The DELETE /documents/{id} handler must atomically decrement quota and delete the DB row and MinIO object in a single transaction (DB) + best-effort cleanup (MinIO).

Warning signs:

used_bytes stored as a counter updated by application code, never reconciled against a database SUM
Share revocation handler doesn't touch quota (correct if quota is owner-only, but must be verified)
Document deletion does not atomically update quota

Phase to address: Quotas and sharing phases

Technical Debt Patterns

Shortcut	Immediate Benefit	Long-term Cost	When Acceptable
Single global encryption key for cloud credentials	Simple env var config	Single point of failure; one leak decrypts all users	Never for a SaaS product
localStorage JWT storage	Easy Axios integration	XSS → full account takeover, TOTP bypass	Never; httpOnly cookies have identical DX once set up
Synchronous DB driver (psycopg2) with FastAPI	Familiar, simple	Event loop blocking under any load	Never for new greenfield code; acceptable only during an explicitly time-boxed spike
Presigned URL in list response	One fewer endpoint	Stale URLs, user-facing failures after expiry	Only for short-lived signed URLs (<5 min) with TTL tracking in frontend
Skip per-user key derivation	Fewer moving parts	Catastrophic blast radius on key leak	Never for cloud credential encryption
Inline quota check (read-check-write) without atomic update	Simple code	Silent quota bypass under concurrent load	Never for enforced limits
Soft-coding 8-char UUID prefix as document IDs (existing)	Shorter IDs	Collision risk at scale; insecure for auth tokens	Replace with full UUID before multi-user goes live

Integration Gotchas

Integration	Common Mistake	Correct Approach
Google Drive OAuth	Storing `access_token` only; ignoring `refresh_token`	Store both; refresh_token is issued only on first authorization — store immediately or it's lost
OneDrive / MSAL	Treating MSAL token cache as permanent	MSAL token cache can be invalidated by Microsoft; always handle `invalid_grant` and re-auth prompt
Nextcloud	Using Basic Auth with plain credentials	Use App Passwords (Nextcloud-specific token), never store the user's Nextcloud master password
MinIO	Using `minio.get_object()` for large files without streaming	Stream the response: `response.stream(32768)` or use boto3 streaming; loading full file to memory crashes on large PDFs
MinIO	Treating bucket names as security boundaries	Bucket names are not credentials; isolation is enforced by object key prefix + IAM policy. Set MinIO IAM so the app's service account can only access the designated bucket
PostgreSQL	Using `autocommit=True` for all connections	Quota updates and document record creation must be transactional; autocommit makes rollback impossible
PyOTP (TOTP)	Using default `valid_window=0` then switching to `valid_window=2` for "user convenience"	Window=1 (±30s) tolerates clock skew.

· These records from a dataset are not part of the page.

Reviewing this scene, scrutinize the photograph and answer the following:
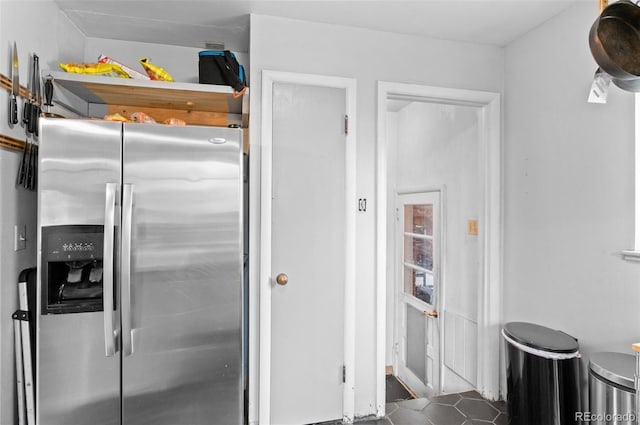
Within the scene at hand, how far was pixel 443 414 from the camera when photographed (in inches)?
96.3

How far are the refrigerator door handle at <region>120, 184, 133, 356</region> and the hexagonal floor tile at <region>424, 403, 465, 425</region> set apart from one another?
1.91 metres

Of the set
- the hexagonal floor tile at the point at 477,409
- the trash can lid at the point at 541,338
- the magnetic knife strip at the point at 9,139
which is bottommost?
the hexagonal floor tile at the point at 477,409

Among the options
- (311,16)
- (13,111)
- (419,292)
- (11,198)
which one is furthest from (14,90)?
(419,292)

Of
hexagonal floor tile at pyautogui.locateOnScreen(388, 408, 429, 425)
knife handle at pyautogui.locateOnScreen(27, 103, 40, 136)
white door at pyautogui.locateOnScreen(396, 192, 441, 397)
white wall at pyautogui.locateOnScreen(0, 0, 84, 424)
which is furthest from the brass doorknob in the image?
white door at pyautogui.locateOnScreen(396, 192, 441, 397)

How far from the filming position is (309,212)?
2.34 metres

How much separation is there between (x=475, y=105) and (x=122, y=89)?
2368mm

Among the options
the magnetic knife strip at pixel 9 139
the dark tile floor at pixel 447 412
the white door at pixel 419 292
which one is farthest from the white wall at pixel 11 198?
the white door at pixel 419 292

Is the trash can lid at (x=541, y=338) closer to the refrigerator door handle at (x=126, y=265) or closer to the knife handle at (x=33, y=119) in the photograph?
the refrigerator door handle at (x=126, y=265)

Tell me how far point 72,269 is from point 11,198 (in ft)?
1.46

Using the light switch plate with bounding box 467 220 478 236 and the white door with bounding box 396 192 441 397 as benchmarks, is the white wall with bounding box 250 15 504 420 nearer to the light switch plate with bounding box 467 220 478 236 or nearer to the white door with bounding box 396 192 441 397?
the light switch plate with bounding box 467 220 478 236

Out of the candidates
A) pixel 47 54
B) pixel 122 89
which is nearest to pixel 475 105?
pixel 122 89

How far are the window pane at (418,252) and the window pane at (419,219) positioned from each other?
10 cm

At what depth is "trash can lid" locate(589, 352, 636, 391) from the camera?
1.48 metres

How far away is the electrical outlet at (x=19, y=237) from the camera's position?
1.78 metres
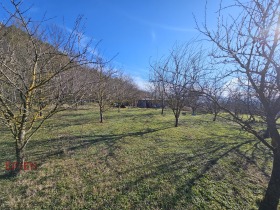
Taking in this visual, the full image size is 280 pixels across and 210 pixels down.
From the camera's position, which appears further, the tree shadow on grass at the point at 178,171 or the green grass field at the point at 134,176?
the tree shadow on grass at the point at 178,171

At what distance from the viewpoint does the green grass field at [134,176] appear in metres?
2.89

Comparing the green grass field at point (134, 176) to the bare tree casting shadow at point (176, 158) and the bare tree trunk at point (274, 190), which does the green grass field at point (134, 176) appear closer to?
the bare tree casting shadow at point (176, 158)

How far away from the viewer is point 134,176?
3715mm

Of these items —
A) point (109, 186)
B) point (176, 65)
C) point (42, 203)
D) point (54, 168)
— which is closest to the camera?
point (42, 203)

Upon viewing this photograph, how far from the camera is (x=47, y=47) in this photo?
361cm

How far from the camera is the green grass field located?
289 centimetres

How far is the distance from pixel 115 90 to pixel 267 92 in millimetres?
12582

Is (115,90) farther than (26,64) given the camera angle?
Yes

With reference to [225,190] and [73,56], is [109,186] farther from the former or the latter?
[73,56]

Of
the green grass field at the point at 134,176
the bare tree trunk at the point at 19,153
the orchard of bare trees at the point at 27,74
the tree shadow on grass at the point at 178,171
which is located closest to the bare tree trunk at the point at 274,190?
the green grass field at the point at 134,176

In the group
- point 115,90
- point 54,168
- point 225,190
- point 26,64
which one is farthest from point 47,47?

Window=2+ increases brute-force surface disproportionately

Performance Traps

Trap	Symptoms	Prevention	When It Breaks
O(N) metadata scan on every document list (existing pattern)	List endpoint slows linearly with document count	Paginated SQL query with index on `(user_id, created_at)`	~500 documents per user
Topic count scan on every topic fetch (existing pattern)	`GET /topics` latency spikes as documents grow	Materialized counter column updated on insert/delete, or cached with 30s TTL	~1,000 documents
Synchronous MinIO upload inline in HTTP handler	Requests time out on large files; one upload blocks all other requests	Background task queue; return 202 Accepted with job ID	First user uploading a file >10 MB
Eager loading all cloud connections on user login	Login latency grows with number of connected providers	Lazy-load cloud connection status; only check on storage page	>3 cloud providers per user
Full-text search via `ILIKE '%term%'` on document content	Full table scan on every search	PostgreSQL `tsvector` full-text index on extracted text column	~10,000 documents platform-wide
JWT validation on every request without caching public key	Repeated public key fetch (if using asymmetric JWT)	Cache the signing key in memory; never refetch on every request	High request volume

Security Mistakes

Mistake	Risk	Prevention
CORS `allow_origins=["*"]` retained from existing codebase	Cross-origin requests from attacker-controlled pages	Set exact origin (frontend URL) in production; never wildcard with credentials
File type validation defined but not enforced (existing)	Executable or malicious file uploads	Enforce MIME type check at upload boundary; also validate magic bytes (not just Content-Type header)
No file size limit at HTTP boundary (existing)	Memory exhaustion, DoS via large upload	Add `max_upload_bytes` limit in FastAPI middleware before reading body
API keys in plaintext JSON (existing)	Credential leakage via Docker volume mount	Env vars for all secrets; never serialize keys to disk in application data directory
Password reset without invalidating existing sessions	Attacker keeps session after victim resets password	Invalidate all sessions for user on successful password reset
Audit log includes document metadata (filenames)	Filename can reveal document content	Audit log stores only document ID, event type, timestamp, IP — no filenames
Admin can read `cloud_connections.encrypted_token` column	Ciphertext exposure; retroactive decryption if key leaks	Exclude credential columns from all admin serializers by policy
No breach check on registration password	Users reuse passwords from breached services	Integrate HIBP k-anonymity API on registration

UX Pitfalls

Pitfall	User Impact	Better Approach
Silent presigned URL expiry (image fails to load, download does nothing)	User thinks the app is broken; no recovery path	On-demand URL generation; show explicit "link expired, regenerating..." state
TOTP enrollment without backup codes	User loses phone → permanently locked out of account	Issue 8–10 single-use backup codes at TOTP enrollment; require user to acknowledge
Quota error shown only as "Upload failed"	User doesn't know why; may try repeatedly	Return structured quota error: `{"error": "quota_exceeded", "used": 98MB, "limit": 100MB}`
Cloud storage reconnect required, but no in-app prompt	User's uploads silently fail until they notice the settings page	Banner notification or upload-time prompt: "Your Google Drive connection needs re-authorization"
Folder delete with documents inside silently deletes documents	Data loss without confirmation	Require explicit confirmation listing document count; offer "move to root" alternative
Share revoke with no notification to recipient	Recipient sees documents disappear without explanation	Audit-trail entry visible to recipient: "Access to [folder] was revoked by [owner]"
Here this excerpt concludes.